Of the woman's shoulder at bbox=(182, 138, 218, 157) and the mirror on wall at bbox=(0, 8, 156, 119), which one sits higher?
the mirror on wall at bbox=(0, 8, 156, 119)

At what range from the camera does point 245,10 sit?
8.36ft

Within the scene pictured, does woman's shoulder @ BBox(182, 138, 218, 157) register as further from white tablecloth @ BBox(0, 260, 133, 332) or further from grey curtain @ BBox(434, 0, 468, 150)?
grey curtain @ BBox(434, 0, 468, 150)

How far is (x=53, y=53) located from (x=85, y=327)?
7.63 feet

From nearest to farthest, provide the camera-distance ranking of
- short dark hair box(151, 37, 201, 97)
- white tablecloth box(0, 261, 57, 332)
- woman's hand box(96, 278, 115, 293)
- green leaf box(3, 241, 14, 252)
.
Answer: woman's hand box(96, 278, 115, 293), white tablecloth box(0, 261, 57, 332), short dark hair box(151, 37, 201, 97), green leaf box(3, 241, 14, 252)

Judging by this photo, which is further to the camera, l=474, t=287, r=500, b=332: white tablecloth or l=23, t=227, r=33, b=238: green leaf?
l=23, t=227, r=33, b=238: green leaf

^^^^^^^^^^^^^^^^

Please print all of the rows above once more, word for word and unchanged.

Of the woman's shoulder at bbox=(182, 138, 218, 157) and the mirror on wall at bbox=(0, 8, 156, 119), which one sits higher?
the mirror on wall at bbox=(0, 8, 156, 119)

At what range from the camera does point 245,10 sit?
8.36ft

Within the scene pictured, does woman's shoulder @ BBox(182, 138, 218, 157) register as further from white tablecloth @ BBox(0, 260, 133, 332) or further from grey curtain @ BBox(434, 0, 468, 150)?
grey curtain @ BBox(434, 0, 468, 150)

How far is (x=53, y=53) located from (x=85, y=327)?
7.63 feet

From nearest to farthest, provide the camera-distance ranking of
- short dark hair box(151, 37, 201, 97)
- white tablecloth box(0, 261, 57, 332)
- woman's hand box(96, 278, 115, 293)
- green leaf box(3, 241, 14, 252)
.
Answer: woman's hand box(96, 278, 115, 293), white tablecloth box(0, 261, 57, 332), short dark hair box(151, 37, 201, 97), green leaf box(3, 241, 14, 252)

Judging by this photo, which is further to the camera, l=474, t=287, r=500, b=332: white tablecloth or l=23, t=227, r=33, b=238: green leaf?
l=23, t=227, r=33, b=238: green leaf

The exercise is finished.